DO THIS: Please retype the stretch of the records from the line containing "Considering the picture, is" through the line containing "1.28 meters", character for character.

INPUT RECORDS:
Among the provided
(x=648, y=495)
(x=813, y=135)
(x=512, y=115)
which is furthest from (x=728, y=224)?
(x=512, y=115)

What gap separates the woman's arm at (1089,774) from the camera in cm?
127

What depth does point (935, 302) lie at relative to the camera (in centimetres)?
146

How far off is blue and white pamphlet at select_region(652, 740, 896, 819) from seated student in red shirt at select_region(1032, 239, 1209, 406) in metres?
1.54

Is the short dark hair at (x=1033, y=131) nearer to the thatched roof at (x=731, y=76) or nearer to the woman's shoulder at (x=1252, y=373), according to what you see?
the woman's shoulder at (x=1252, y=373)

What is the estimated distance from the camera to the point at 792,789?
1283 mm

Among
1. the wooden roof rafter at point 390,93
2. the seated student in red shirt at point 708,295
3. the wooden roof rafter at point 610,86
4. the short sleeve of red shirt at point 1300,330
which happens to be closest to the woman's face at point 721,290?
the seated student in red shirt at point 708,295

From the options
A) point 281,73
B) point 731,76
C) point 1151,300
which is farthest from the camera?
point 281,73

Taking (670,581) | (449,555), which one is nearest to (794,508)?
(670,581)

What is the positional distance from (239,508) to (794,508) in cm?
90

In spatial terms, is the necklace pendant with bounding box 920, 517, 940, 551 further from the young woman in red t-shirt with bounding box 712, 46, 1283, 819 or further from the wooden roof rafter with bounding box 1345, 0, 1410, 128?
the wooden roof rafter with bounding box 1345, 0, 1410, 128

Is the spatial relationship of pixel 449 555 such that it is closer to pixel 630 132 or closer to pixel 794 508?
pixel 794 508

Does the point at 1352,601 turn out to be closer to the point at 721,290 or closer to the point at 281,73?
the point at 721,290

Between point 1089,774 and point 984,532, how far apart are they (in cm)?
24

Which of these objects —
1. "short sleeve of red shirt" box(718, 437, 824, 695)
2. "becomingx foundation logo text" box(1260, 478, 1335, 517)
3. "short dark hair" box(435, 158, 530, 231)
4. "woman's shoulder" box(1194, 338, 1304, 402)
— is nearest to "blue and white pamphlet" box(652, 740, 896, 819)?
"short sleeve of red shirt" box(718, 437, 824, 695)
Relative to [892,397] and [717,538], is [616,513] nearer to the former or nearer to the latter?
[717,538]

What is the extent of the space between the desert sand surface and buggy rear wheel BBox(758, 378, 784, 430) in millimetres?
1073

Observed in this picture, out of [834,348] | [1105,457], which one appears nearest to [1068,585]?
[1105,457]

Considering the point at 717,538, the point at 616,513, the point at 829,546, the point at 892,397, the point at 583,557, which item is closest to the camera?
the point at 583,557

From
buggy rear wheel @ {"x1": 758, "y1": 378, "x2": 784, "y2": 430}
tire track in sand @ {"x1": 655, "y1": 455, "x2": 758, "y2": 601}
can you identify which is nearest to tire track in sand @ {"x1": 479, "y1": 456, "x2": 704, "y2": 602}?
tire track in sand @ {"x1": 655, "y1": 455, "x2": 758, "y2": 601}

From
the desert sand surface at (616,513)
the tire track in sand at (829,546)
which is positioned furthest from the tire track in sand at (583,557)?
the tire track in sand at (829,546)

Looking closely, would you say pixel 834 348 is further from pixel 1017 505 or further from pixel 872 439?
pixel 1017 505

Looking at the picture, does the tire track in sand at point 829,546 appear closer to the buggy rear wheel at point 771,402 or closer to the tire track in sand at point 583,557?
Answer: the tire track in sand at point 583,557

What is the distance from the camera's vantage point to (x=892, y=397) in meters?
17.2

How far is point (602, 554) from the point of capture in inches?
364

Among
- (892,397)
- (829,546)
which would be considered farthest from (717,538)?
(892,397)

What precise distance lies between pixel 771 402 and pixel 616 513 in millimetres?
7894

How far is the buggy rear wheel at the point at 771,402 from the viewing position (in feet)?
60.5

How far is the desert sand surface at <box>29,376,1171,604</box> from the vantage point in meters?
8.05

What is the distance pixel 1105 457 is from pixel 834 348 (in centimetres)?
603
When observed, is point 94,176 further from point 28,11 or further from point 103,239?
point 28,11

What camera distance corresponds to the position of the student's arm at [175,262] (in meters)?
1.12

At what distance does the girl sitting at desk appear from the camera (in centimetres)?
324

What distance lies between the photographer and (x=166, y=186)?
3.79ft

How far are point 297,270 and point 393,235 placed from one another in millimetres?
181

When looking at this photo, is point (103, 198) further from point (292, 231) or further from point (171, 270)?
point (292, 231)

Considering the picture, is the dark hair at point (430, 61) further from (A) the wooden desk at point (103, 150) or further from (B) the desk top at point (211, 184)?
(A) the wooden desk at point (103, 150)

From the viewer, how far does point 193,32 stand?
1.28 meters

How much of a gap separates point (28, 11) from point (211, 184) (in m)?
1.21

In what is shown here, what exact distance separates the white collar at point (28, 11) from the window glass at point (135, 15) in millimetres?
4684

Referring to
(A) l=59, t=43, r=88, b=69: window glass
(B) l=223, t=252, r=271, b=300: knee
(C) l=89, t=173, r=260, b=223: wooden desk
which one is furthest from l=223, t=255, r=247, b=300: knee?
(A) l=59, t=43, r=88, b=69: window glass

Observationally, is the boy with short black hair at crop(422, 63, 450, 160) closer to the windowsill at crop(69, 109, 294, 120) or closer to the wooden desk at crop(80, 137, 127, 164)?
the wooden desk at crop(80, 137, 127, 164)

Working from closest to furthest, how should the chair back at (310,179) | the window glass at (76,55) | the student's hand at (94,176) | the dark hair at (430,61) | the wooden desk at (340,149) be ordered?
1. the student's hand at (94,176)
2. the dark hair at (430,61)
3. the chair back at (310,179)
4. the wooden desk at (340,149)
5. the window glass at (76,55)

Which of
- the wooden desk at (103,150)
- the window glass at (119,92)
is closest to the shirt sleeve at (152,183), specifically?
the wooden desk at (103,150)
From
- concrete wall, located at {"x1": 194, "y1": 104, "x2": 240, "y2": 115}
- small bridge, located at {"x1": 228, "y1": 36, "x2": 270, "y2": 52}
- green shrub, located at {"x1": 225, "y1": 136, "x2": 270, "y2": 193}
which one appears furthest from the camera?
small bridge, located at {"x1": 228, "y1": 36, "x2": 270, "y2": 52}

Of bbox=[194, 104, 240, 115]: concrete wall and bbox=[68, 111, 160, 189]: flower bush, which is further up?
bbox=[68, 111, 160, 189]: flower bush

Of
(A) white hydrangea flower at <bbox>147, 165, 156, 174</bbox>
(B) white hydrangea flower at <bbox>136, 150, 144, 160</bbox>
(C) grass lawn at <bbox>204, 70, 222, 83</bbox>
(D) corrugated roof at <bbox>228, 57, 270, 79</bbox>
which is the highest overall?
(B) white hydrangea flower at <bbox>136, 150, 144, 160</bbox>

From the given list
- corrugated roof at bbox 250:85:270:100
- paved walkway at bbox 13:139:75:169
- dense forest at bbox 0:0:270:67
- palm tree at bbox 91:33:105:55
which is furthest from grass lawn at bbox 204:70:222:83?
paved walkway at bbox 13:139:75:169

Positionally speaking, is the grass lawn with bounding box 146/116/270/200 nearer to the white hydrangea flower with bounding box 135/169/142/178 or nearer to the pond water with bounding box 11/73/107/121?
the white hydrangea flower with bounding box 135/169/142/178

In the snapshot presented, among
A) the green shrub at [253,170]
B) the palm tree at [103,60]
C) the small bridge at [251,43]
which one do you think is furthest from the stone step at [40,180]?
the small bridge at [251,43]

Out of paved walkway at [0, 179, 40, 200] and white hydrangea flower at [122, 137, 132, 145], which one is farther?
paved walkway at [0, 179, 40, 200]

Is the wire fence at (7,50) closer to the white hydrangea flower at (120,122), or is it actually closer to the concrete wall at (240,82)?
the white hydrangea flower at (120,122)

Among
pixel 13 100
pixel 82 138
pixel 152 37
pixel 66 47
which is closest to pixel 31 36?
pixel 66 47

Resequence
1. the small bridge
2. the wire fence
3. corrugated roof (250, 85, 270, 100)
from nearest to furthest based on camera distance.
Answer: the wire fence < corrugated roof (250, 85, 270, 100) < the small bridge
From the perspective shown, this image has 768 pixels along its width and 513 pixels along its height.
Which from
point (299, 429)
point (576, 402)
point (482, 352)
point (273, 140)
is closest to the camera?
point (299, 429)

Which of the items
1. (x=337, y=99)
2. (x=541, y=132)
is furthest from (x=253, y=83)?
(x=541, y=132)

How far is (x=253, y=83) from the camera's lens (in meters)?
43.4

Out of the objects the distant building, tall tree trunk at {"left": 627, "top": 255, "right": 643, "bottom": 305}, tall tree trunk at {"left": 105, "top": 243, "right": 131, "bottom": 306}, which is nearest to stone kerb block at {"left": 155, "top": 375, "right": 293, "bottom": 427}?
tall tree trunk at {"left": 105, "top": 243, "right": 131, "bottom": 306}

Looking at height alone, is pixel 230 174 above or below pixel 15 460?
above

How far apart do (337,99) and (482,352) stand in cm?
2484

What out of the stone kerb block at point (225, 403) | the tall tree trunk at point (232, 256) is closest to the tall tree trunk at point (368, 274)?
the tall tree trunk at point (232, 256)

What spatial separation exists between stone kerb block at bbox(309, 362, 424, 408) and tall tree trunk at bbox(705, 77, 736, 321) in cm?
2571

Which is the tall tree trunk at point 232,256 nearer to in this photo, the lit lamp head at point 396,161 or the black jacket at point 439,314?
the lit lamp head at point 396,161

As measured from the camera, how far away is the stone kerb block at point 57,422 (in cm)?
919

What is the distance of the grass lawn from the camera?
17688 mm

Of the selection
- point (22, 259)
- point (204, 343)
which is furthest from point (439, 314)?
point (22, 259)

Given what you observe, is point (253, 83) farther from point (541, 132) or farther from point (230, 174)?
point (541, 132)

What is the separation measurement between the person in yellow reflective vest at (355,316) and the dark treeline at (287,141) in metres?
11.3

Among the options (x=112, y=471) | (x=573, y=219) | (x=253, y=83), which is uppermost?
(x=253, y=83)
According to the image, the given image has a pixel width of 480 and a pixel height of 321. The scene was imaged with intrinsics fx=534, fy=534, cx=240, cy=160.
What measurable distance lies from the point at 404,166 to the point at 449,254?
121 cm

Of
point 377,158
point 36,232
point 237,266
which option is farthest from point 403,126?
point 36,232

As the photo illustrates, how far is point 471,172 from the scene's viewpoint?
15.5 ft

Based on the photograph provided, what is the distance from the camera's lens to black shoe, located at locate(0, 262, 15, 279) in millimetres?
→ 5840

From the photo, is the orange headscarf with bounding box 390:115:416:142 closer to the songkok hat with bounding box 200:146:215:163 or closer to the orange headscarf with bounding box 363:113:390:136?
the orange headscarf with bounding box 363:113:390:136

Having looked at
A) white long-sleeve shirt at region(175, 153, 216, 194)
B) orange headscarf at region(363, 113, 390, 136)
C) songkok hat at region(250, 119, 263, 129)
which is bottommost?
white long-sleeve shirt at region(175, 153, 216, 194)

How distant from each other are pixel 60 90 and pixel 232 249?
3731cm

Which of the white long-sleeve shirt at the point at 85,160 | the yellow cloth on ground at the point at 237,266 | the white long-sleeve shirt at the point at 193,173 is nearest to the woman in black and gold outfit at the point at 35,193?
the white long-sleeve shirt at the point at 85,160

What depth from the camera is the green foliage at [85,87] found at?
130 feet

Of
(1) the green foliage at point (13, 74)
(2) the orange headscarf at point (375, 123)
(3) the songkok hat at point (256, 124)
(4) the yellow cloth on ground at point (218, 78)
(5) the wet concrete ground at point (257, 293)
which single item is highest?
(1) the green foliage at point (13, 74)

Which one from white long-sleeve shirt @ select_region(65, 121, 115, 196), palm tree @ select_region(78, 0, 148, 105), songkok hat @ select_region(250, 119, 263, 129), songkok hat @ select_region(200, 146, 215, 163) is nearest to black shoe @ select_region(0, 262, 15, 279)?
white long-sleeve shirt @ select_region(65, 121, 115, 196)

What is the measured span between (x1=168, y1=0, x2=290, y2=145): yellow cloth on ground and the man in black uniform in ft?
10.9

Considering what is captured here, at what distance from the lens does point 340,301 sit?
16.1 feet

SOLUTION TO THIS EXERCISE:
Considering the picture, is the dark hair at point (430, 61) further from (A) the wooden desk at point (103, 150) or further from (B) the desk top at point (211, 184)?
(A) the wooden desk at point (103, 150)

From the viewer, how far does point 193,32 stand?
1.28 meters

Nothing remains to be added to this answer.